= Rona Murray =

Canadian poet

Rona Jean Murray (February 10, 1924, London, England – July 9, 2003, Victoria, British Columbia, Canada) was a Canadian poet.

==Life==
Murray spent her early childhood in India, where her father commanded a Gurkha regiment. When she was eight years old her family immigrated to Canada in 1932.

Rona attended Queen Margaret's School from 1932 to 1941. She studied at Mills College, and later graduated from the University of British Columbia and the University of Kent, where she earned a Ph.D.

She taught at Douglas College, Selkirk College, Castlegar, University of Victoria, and University of British Columbia.

In 1944 Murray married Gerry Haddon and had three children; they divorced. She later married ceramics artist Walter Dexter. They lived on Vancouver Island.

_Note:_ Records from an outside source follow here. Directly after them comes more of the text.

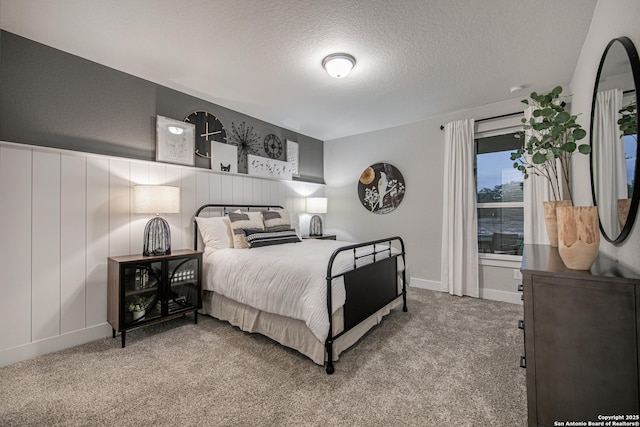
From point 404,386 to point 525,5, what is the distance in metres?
2.75

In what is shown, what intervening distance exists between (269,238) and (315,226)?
182 centimetres

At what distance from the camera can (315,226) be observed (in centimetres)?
496

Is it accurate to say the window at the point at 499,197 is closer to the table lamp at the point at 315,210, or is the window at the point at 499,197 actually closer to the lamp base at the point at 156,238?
the table lamp at the point at 315,210

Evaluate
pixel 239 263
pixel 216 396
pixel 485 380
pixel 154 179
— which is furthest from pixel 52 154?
pixel 485 380

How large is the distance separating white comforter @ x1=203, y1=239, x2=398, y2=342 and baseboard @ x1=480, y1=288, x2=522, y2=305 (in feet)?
7.08

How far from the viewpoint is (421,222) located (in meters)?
4.29

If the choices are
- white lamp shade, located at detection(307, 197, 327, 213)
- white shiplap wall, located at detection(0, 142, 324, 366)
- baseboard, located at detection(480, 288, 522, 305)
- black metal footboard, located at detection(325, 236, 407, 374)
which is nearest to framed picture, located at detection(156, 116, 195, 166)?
white shiplap wall, located at detection(0, 142, 324, 366)

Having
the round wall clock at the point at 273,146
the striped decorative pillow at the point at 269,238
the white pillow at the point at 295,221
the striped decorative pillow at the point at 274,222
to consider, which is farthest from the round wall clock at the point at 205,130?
the white pillow at the point at 295,221

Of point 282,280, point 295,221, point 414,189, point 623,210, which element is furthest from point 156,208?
point 414,189

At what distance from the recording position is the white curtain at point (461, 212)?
3.74 meters

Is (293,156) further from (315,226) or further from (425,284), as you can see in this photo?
(425,284)

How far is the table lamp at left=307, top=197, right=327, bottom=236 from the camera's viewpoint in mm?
4766

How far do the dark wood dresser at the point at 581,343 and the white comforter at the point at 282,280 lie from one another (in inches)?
47.2

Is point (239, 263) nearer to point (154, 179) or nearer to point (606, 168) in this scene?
point (154, 179)
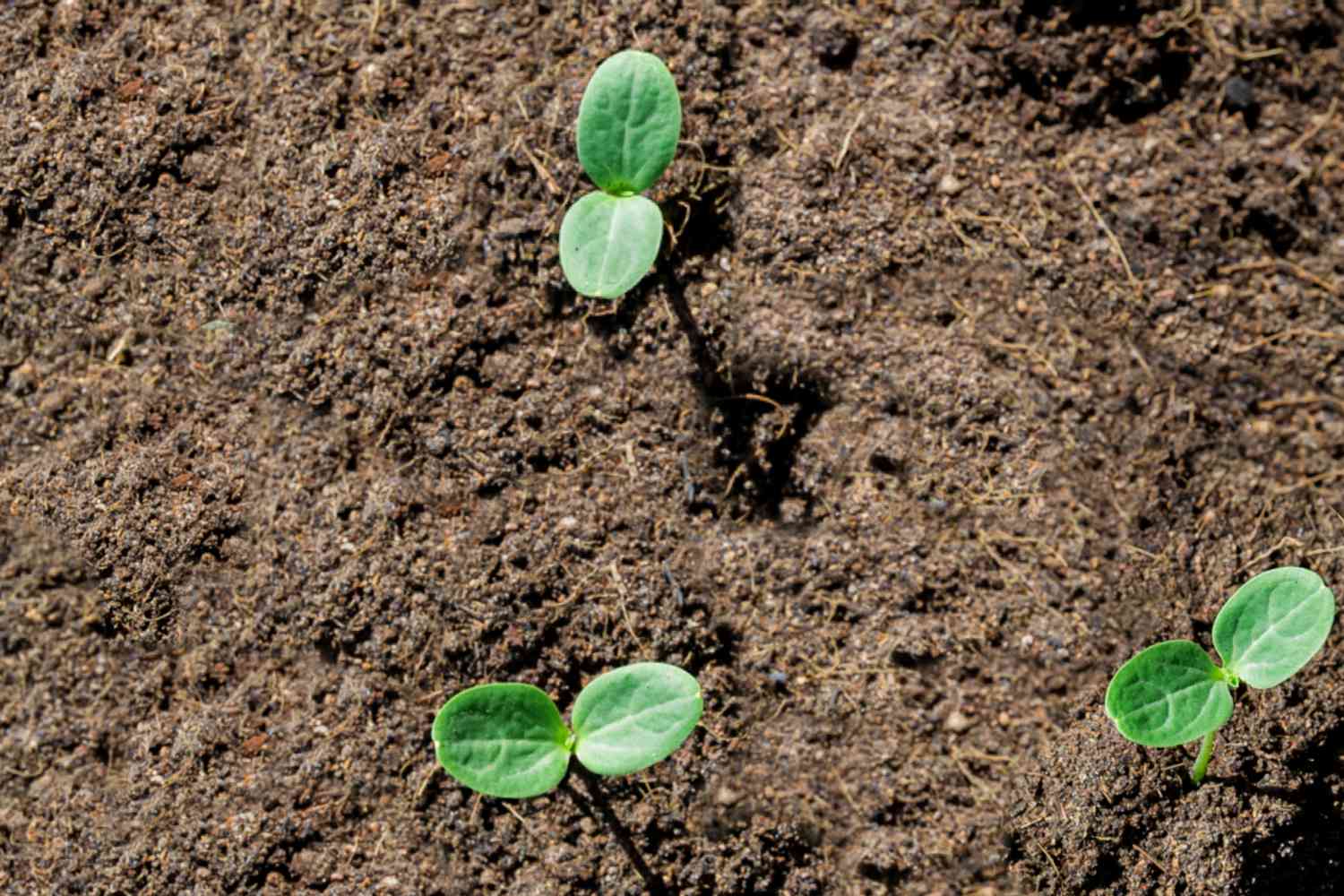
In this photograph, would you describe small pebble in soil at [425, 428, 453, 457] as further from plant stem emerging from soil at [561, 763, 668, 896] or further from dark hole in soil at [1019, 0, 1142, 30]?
dark hole in soil at [1019, 0, 1142, 30]

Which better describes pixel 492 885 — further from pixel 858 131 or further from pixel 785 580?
pixel 858 131

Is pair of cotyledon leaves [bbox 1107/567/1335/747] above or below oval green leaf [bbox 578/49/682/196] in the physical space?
below

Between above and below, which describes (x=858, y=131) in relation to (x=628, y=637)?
above

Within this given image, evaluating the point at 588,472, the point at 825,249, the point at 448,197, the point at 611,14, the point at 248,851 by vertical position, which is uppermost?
the point at 611,14

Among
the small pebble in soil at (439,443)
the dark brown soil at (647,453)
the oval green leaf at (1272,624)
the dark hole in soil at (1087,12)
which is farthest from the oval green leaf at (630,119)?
the oval green leaf at (1272,624)

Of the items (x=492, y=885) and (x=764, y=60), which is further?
(x=764, y=60)

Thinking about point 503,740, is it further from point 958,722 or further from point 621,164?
point 621,164

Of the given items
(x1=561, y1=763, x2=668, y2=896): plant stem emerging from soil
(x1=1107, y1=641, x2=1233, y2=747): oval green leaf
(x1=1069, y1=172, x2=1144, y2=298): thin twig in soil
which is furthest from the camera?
(x1=1069, y1=172, x2=1144, y2=298): thin twig in soil

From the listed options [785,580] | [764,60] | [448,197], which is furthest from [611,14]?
[785,580]

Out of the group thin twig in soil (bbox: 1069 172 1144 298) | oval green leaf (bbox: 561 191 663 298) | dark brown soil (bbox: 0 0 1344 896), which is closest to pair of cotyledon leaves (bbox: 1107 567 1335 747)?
dark brown soil (bbox: 0 0 1344 896)
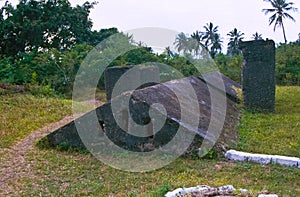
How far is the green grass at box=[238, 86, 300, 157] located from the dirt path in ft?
13.3

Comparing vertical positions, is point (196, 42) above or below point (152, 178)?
above

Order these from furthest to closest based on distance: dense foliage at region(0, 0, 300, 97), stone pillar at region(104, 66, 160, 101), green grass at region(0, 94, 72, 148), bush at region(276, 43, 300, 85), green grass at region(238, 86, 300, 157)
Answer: bush at region(276, 43, 300, 85) → dense foliage at region(0, 0, 300, 97) → stone pillar at region(104, 66, 160, 101) → green grass at region(0, 94, 72, 148) → green grass at region(238, 86, 300, 157)

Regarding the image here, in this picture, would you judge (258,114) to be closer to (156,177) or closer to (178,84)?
(178,84)

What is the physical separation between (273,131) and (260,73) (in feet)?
9.47

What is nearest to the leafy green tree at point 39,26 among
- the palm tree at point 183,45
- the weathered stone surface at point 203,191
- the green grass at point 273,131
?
the palm tree at point 183,45

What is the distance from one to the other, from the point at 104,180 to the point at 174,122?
1.82 metres

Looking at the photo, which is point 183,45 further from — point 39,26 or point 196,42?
point 39,26

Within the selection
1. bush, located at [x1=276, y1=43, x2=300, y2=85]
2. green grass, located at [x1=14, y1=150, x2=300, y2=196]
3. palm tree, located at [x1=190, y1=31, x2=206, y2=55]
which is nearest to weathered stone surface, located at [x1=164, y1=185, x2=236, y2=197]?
green grass, located at [x1=14, y1=150, x2=300, y2=196]

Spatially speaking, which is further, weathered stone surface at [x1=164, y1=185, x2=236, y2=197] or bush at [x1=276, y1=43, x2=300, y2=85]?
bush at [x1=276, y1=43, x2=300, y2=85]

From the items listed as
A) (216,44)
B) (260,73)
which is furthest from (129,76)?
(216,44)

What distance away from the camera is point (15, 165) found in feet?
22.9

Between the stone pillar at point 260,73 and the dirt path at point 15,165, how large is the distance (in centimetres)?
618

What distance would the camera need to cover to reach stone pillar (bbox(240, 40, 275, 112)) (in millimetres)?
11148

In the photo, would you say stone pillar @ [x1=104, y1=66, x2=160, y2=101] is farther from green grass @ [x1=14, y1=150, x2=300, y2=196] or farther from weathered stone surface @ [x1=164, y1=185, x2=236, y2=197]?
weathered stone surface @ [x1=164, y1=185, x2=236, y2=197]
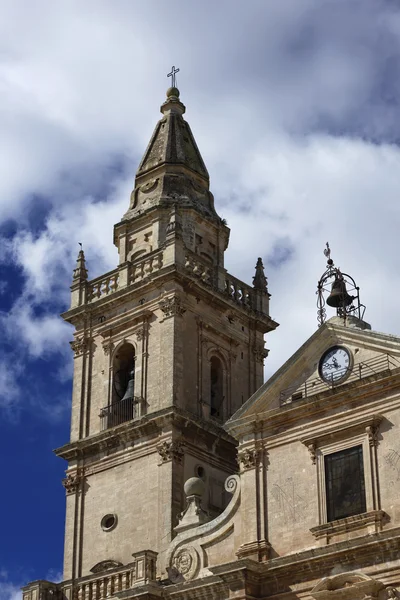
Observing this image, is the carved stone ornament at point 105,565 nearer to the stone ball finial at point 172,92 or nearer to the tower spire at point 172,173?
the tower spire at point 172,173

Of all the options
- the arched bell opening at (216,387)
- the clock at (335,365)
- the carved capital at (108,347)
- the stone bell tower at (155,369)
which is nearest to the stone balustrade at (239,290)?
the stone bell tower at (155,369)

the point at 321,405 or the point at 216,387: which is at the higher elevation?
the point at 216,387

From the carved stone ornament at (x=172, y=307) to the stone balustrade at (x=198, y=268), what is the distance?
119 centimetres

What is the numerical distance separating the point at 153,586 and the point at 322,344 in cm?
724

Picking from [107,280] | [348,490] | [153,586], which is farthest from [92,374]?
[348,490]

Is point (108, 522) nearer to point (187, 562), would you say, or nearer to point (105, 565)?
point (105, 565)

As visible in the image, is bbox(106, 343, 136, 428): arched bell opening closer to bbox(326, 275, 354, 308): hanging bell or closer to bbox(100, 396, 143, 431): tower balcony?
bbox(100, 396, 143, 431): tower balcony

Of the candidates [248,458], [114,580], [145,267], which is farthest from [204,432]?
[145,267]

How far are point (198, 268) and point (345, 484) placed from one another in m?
10.7

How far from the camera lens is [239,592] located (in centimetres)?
2666

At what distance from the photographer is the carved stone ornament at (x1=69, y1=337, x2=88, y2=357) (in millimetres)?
35812

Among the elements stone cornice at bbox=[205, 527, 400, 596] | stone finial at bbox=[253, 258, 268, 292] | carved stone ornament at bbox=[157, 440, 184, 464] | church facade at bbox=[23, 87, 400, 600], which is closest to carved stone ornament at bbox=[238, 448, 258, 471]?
church facade at bbox=[23, 87, 400, 600]

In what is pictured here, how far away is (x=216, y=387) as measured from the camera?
116 feet

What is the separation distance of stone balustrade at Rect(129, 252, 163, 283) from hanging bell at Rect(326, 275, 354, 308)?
6435mm
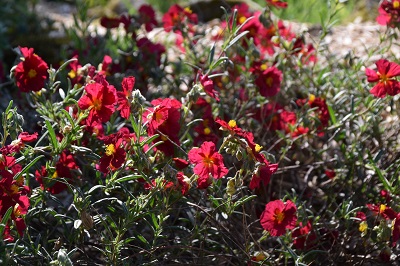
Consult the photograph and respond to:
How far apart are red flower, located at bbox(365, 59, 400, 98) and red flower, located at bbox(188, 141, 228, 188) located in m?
0.67

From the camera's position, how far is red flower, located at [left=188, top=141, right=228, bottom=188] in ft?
5.84

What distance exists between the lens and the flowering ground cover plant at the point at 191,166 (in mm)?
1818

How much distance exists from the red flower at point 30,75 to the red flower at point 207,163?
25.4 inches

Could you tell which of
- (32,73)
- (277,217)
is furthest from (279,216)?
(32,73)

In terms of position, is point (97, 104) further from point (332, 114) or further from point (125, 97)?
point (332, 114)

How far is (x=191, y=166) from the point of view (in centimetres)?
203

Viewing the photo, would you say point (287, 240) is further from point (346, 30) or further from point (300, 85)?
point (346, 30)

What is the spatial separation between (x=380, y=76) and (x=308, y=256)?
25.0 inches

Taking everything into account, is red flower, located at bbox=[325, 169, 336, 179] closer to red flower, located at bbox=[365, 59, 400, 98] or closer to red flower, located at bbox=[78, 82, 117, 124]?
red flower, located at bbox=[365, 59, 400, 98]

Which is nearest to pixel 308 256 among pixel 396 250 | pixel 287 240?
pixel 287 240

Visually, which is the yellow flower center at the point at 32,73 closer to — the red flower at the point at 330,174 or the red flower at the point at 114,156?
the red flower at the point at 114,156

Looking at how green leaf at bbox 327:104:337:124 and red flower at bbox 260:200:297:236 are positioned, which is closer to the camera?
red flower at bbox 260:200:297:236

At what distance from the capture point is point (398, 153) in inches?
97.0

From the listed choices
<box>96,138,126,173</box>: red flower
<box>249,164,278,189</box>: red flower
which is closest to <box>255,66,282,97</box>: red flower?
<box>249,164,278,189</box>: red flower
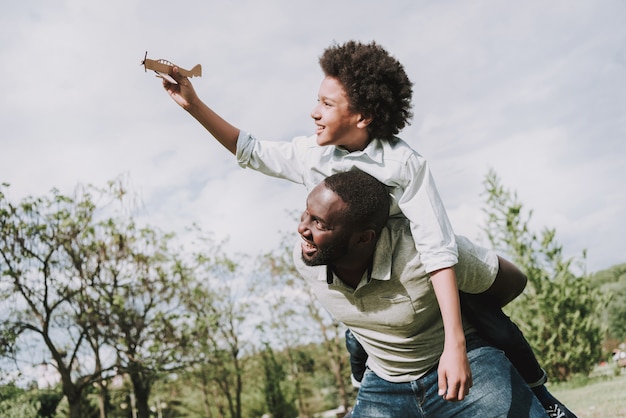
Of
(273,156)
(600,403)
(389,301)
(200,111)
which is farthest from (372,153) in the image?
(600,403)

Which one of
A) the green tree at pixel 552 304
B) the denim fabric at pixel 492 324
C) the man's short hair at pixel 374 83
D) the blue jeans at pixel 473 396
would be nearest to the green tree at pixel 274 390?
the green tree at pixel 552 304

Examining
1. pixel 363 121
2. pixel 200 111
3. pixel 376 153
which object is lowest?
pixel 376 153

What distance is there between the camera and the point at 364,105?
8.87ft

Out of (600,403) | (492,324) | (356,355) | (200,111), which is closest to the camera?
(492,324)

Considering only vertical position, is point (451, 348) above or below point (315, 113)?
below

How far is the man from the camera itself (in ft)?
8.07

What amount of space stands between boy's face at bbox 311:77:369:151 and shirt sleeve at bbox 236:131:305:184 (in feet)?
0.65

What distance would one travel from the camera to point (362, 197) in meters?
2.45

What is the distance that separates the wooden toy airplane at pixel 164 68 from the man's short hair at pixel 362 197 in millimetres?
898

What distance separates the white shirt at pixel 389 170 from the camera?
2.38m

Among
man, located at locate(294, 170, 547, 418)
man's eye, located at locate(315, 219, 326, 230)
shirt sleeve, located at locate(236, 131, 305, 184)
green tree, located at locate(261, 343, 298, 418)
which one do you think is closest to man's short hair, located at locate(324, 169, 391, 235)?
man, located at locate(294, 170, 547, 418)

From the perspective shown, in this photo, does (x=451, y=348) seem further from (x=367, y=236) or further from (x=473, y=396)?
(x=367, y=236)

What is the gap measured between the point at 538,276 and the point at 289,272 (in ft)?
48.9

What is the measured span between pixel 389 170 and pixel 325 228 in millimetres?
347
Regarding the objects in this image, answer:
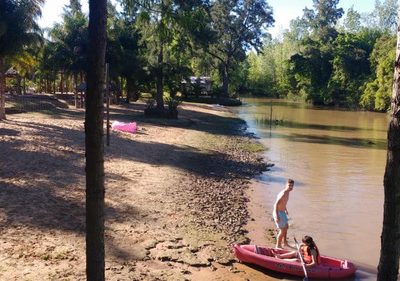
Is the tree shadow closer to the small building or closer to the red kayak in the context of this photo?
the red kayak

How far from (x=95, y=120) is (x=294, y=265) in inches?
248

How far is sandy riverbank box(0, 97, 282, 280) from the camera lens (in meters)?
8.02

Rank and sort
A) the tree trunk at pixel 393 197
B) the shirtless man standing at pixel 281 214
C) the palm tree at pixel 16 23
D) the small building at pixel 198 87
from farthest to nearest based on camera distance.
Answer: the small building at pixel 198 87
the palm tree at pixel 16 23
the shirtless man standing at pixel 281 214
the tree trunk at pixel 393 197

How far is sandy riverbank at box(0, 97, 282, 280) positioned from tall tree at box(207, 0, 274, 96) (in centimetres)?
4767

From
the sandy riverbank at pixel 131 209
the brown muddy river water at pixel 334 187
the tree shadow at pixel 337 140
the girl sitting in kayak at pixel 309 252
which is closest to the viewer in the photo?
the sandy riverbank at pixel 131 209

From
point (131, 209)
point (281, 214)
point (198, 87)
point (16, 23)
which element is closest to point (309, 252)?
point (281, 214)

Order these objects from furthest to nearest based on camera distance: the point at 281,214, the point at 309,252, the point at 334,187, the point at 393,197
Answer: the point at 334,187 < the point at 281,214 < the point at 309,252 < the point at 393,197

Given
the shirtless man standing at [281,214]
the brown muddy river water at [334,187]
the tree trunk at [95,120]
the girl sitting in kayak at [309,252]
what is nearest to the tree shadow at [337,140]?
the brown muddy river water at [334,187]

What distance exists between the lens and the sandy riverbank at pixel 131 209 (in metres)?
8.02

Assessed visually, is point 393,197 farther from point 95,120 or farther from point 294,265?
point 294,265

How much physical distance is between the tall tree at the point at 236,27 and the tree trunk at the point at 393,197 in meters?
62.9

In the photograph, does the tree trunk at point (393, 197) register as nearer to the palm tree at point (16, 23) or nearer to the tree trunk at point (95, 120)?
the tree trunk at point (95, 120)

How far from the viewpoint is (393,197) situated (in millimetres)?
3893

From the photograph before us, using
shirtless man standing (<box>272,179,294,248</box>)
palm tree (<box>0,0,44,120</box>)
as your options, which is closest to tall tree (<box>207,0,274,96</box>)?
palm tree (<box>0,0,44,120</box>)
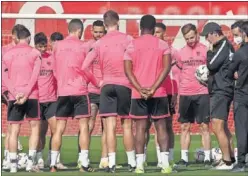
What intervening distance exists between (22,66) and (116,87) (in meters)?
1.47

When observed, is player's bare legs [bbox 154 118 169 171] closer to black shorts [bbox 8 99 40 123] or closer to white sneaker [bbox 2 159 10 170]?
black shorts [bbox 8 99 40 123]

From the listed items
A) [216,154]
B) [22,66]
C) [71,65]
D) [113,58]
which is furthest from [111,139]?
[216,154]

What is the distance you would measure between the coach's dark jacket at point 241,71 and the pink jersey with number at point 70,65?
86.5 inches

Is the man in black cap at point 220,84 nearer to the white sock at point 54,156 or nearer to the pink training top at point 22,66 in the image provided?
the white sock at point 54,156

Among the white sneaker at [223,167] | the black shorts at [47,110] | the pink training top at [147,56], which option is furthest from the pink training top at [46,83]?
the white sneaker at [223,167]

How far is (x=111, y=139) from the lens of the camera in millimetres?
14867

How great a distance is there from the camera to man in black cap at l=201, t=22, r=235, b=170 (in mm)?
15125

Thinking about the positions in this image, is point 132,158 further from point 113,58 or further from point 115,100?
point 113,58

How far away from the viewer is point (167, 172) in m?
14.5

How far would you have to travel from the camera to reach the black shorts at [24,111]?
1541 cm

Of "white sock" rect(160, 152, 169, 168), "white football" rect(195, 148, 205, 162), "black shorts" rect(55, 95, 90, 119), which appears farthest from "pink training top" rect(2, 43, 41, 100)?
"white football" rect(195, 148, 205, 162)

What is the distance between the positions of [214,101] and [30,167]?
289 cm

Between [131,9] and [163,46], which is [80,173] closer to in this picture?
[163,46]

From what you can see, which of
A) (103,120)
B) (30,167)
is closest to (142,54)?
(103,120)
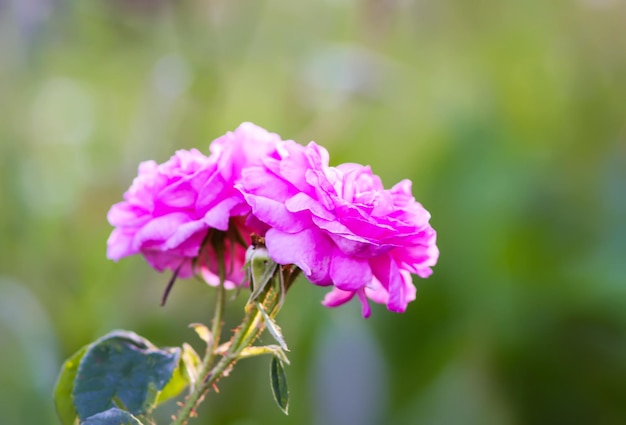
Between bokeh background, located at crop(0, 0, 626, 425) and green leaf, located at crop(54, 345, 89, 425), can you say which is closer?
green leaf, located at crop(54, 345, 89, 425)

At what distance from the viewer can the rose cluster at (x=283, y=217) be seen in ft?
1.55

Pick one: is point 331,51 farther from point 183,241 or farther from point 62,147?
point 183,241

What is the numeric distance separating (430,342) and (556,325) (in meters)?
0.23

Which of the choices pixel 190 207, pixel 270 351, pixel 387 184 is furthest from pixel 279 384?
pixel 387 184

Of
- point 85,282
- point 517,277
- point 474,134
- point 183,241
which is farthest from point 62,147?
point 183,241

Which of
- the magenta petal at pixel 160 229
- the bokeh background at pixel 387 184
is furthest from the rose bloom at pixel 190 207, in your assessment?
the bokeh background at pixel 387 184

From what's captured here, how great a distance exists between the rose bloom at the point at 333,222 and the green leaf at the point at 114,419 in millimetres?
127

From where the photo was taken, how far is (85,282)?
1.60 meters

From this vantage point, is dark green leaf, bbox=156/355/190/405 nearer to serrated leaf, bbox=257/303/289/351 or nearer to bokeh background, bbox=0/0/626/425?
serrated leaf, bbox=257/303/289/351

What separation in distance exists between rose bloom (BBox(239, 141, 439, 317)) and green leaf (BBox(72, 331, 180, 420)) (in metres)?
0.13

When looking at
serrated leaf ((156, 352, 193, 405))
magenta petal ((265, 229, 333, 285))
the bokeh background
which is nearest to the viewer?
magenta petal ((265, 229, 333, 285))

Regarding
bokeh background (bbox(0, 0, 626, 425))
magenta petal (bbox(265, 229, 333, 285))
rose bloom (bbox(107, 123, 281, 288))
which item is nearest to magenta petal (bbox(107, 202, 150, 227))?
rose bloom (bbox(107, 123, 281, 288))

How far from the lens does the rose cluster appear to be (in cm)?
47

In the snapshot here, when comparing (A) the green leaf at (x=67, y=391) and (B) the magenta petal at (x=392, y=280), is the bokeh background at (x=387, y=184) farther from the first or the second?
(B) the magenta petal at (x=392, y=280)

Her papers are held at University of Victoria.

==Awards==
Rona Murray has been granted the following awards,
- 1984 Ethel Wilson B.C. Fiction Award, Shortlisted, for The Indigo Dress and Other Stories
- 1982 Pat Lowther Award for Journey
- 1965 Norma Epstein National Award for Creative Writing, for The Enchanted Adder
- 1964 Macmillan of Canada Creative Writing Award, for The Enchanted Adder
- 1958 B.C. Centennial One-Act Play Award, for Blue Duck's Feather and Eagledown

==Works==

===Poetry===
- The Enchanted Adder (1965)
- "The Power of the Dog" (1968)
- "Selected Poems" (1974)
- "Ootischenie" (1974)
- "Journey" (1981)
- "Adam and Eve in Middle Age" (1984)

===Plays===
- Blue Duck's Feather and Eagledown was performed in the 1958 Centennial celebrations of British Columbia,

===Anthologies===
- Rosemary Sullivan (1989). "Poetry by Canadian women"

===Editor===
- "The Art of earth: an anthology" (1979)
- "Love & pomegranates: an anthology of short fiction" (2000)
- Rona Murray (1998). "Threshold: six women, six poets"

===Non fiction===
- The Art of Earth, Rona Murray and Walter Dexter.